(DATA TO USE)

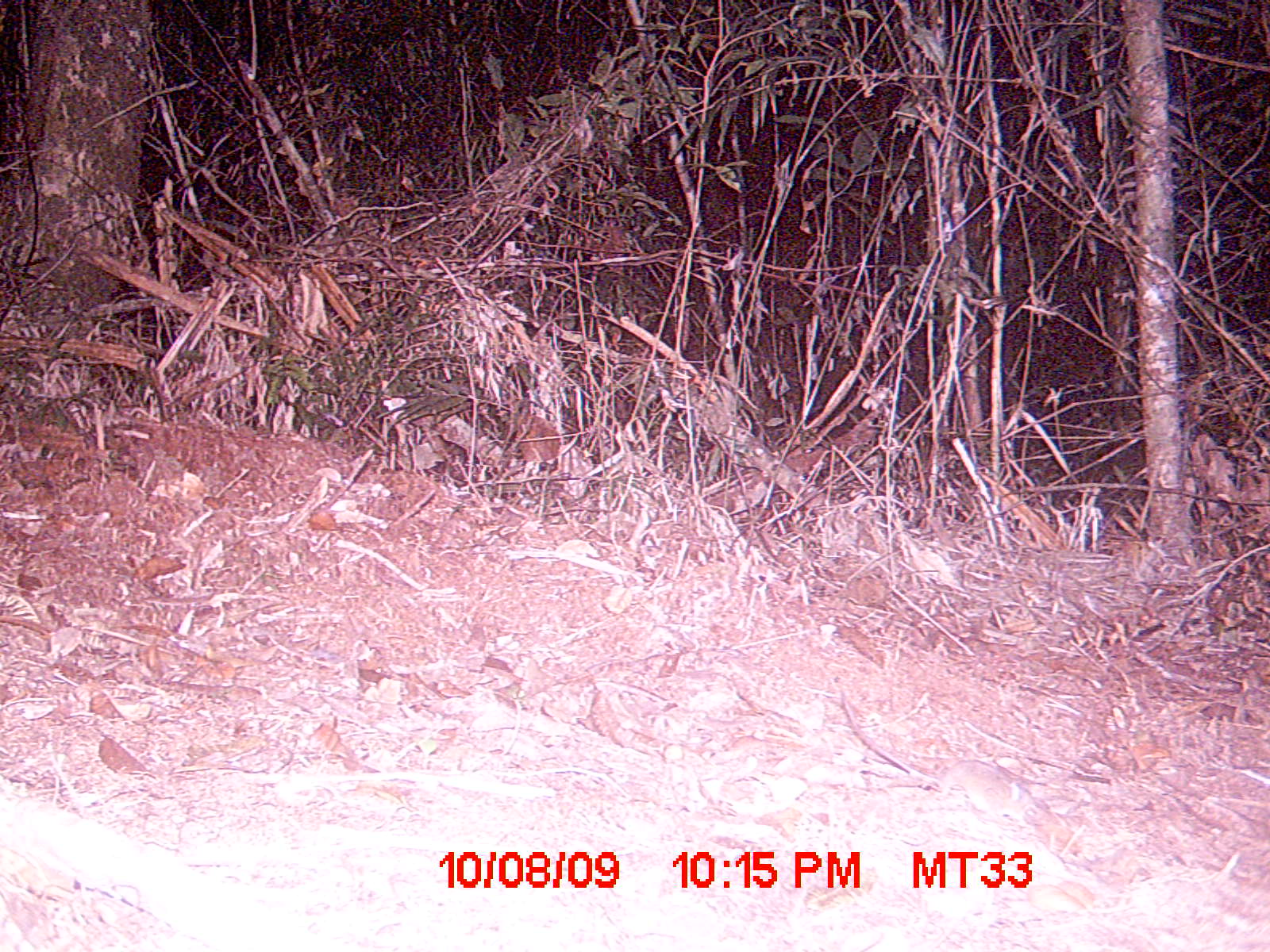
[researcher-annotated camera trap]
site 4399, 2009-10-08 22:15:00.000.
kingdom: Animalia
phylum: Chordata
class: Mammalia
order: Rodentia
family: Nesomyidae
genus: Eliurus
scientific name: Eliurus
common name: eliurus rat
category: eliurus sp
Eliurus sp (eliurus rat) (Eliurus), count 1.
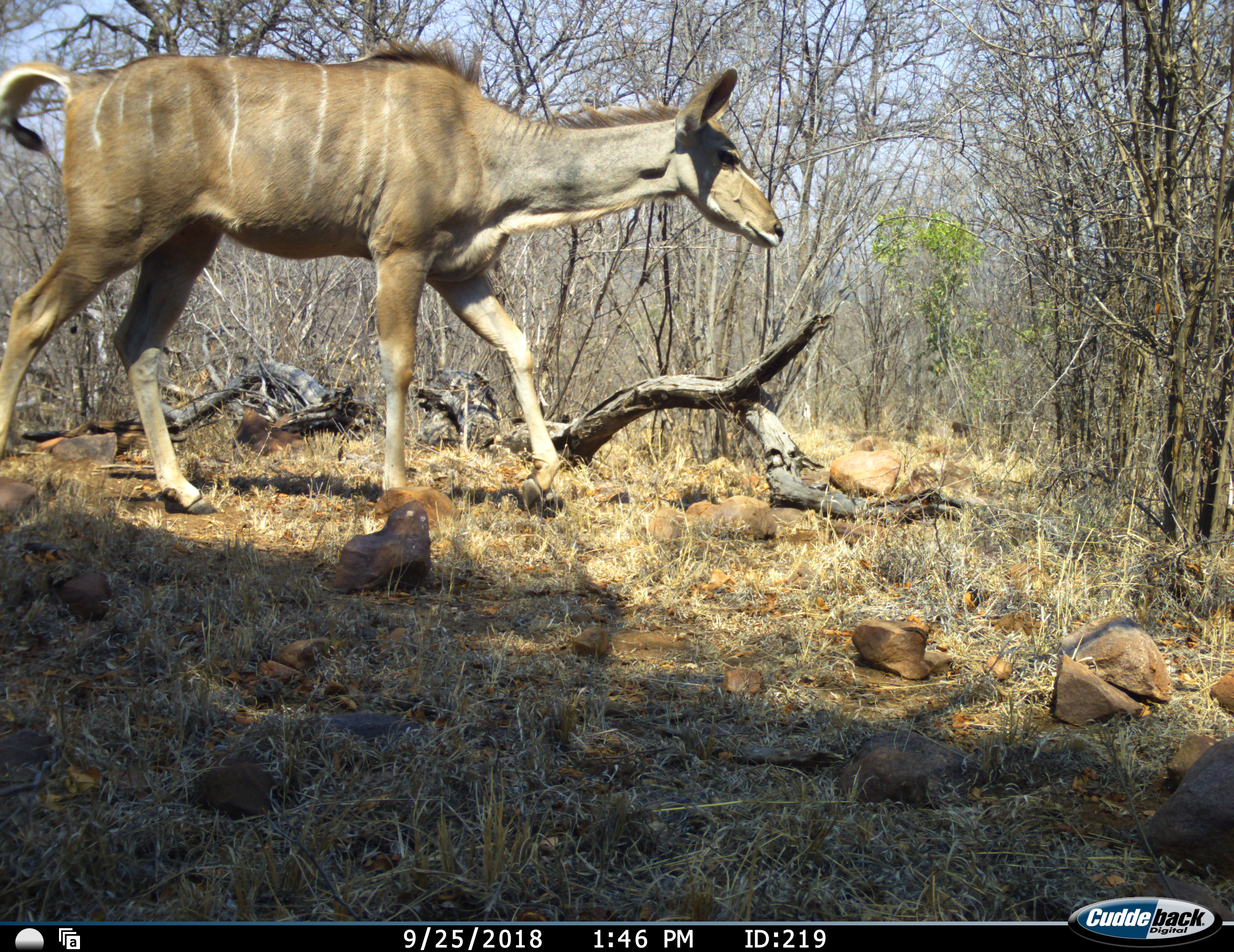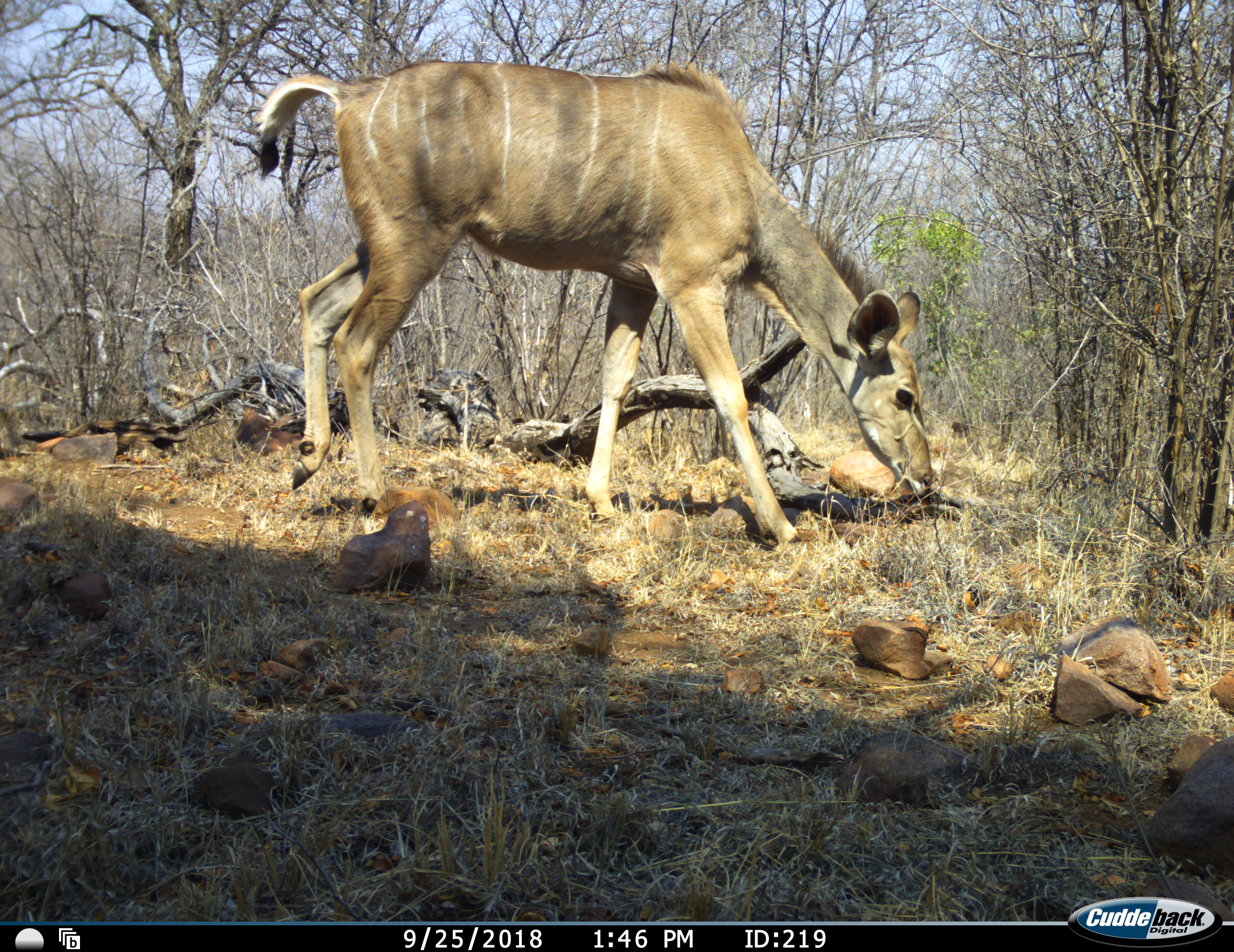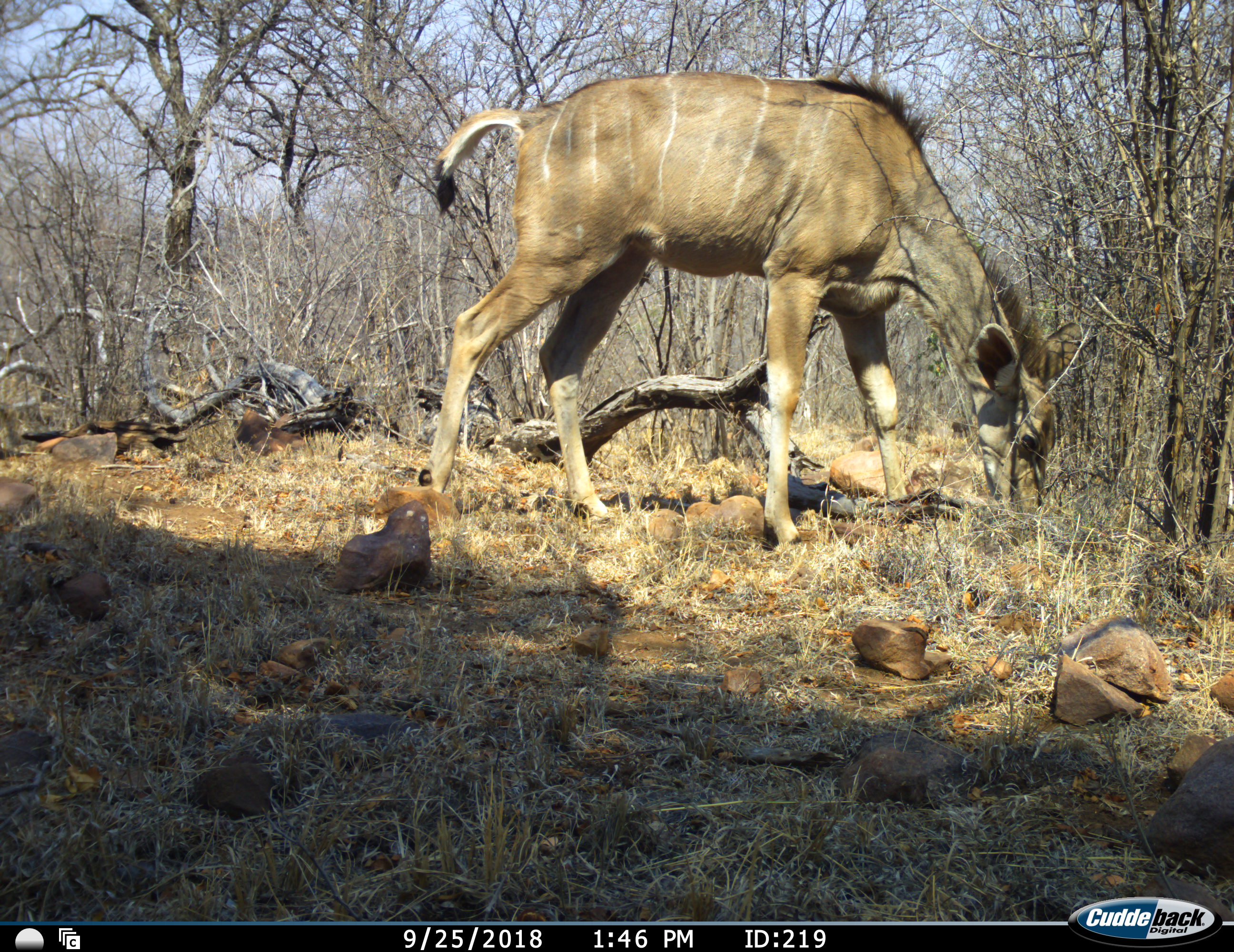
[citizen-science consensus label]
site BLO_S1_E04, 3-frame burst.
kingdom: Animalia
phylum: Chordata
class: Mammalia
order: Artiodactyla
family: Bovidae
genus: Tragelaphus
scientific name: Tragelaphus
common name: kudu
Kudu (Tragelaphus), count 1. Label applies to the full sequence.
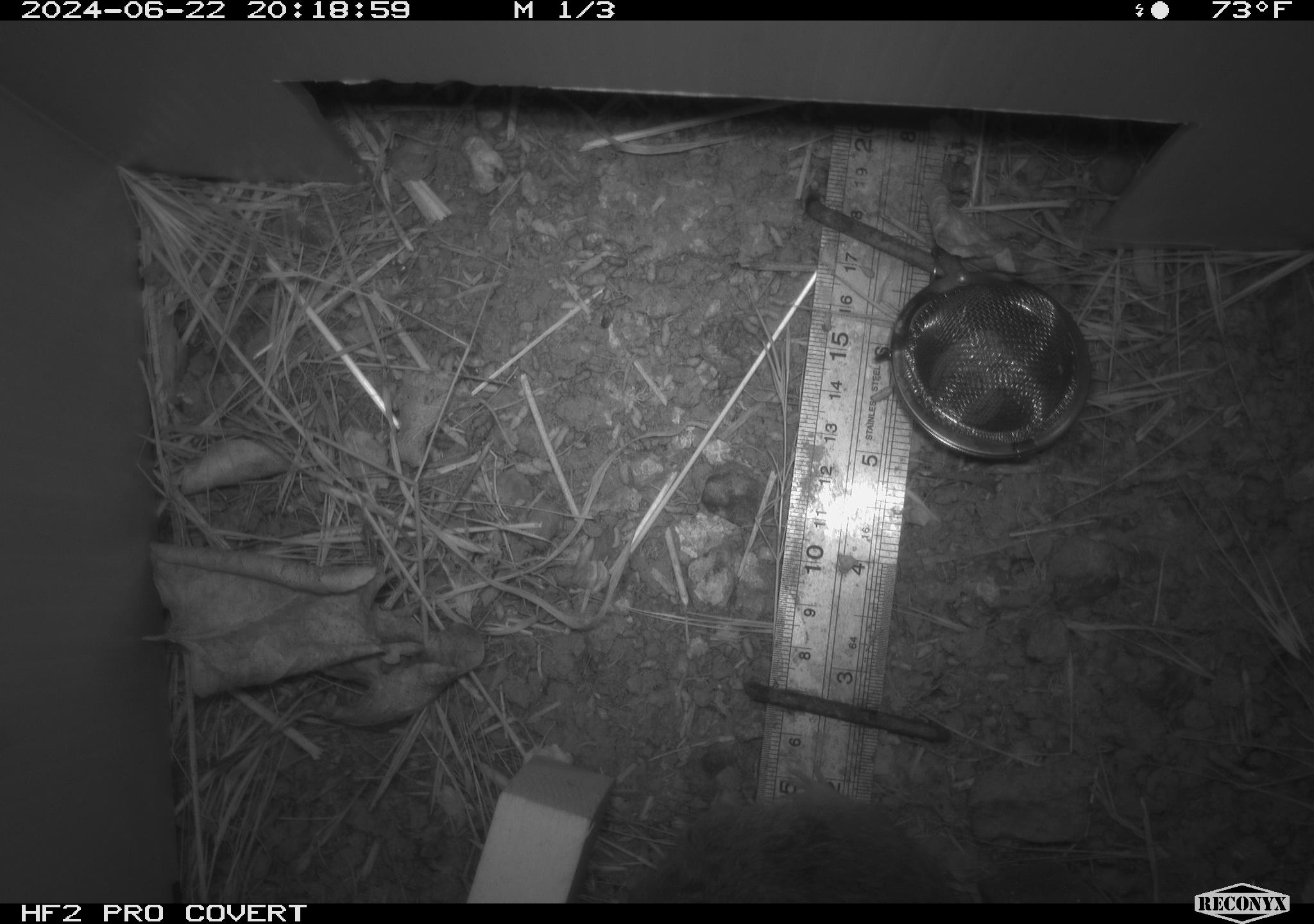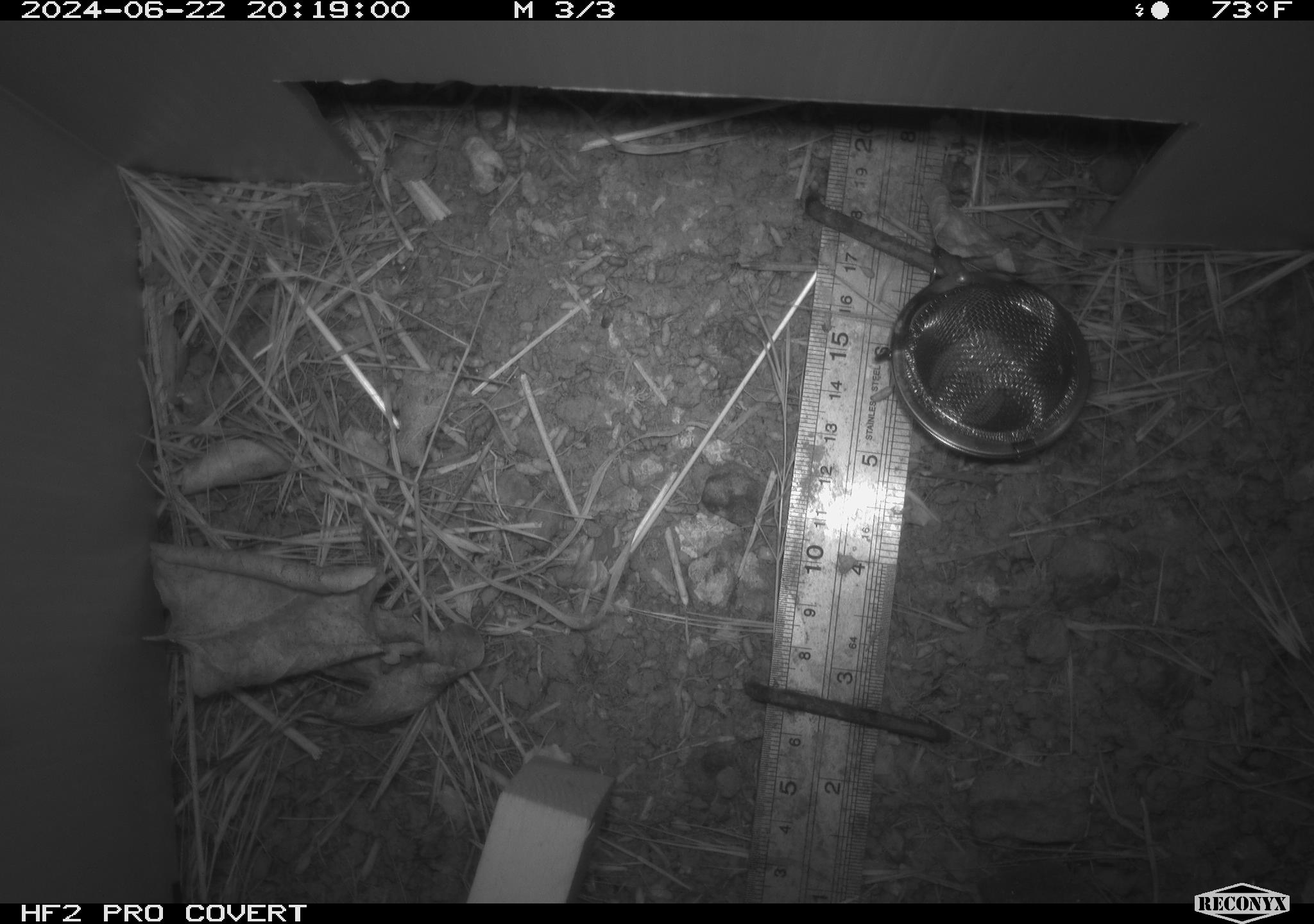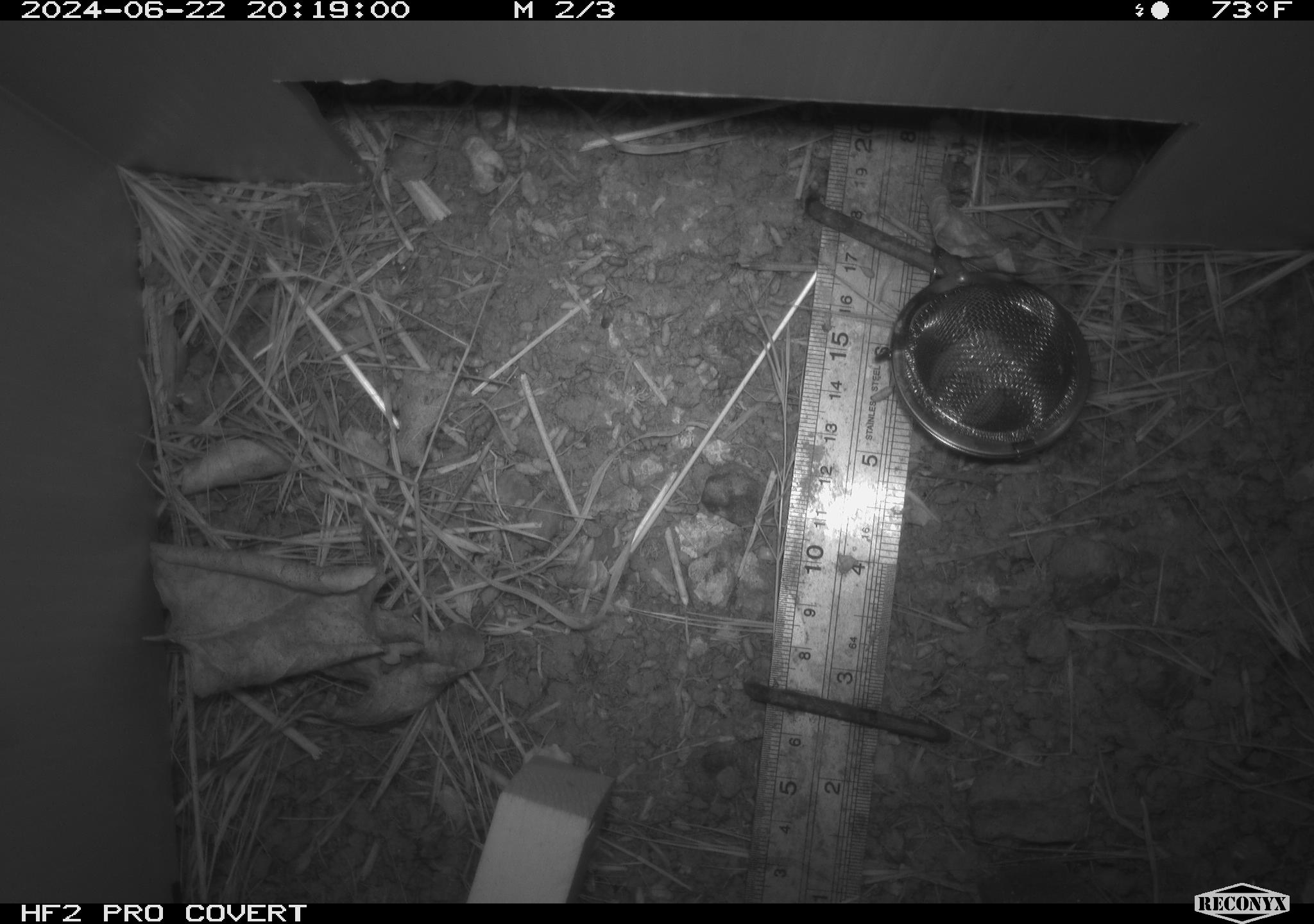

(End DATA TO USE)

#### WHAT THIS TASK INVOLVES
Pictures aside, repeat exactly every line from the top of the listing above through the line bearing "common name: eliurus rat", inclusive.

#### REPLY TO THE TASK
[researcher-annotated camera trap]
site 4399, 2009-10-08 22:15:00.000.
kingdom: Animalia
phylum: Chordata
class: Mammalia
order: Rodentia
family: Nesomyidae
genus: Eliurus
scientific name: Eliurus
common name: eliurus rat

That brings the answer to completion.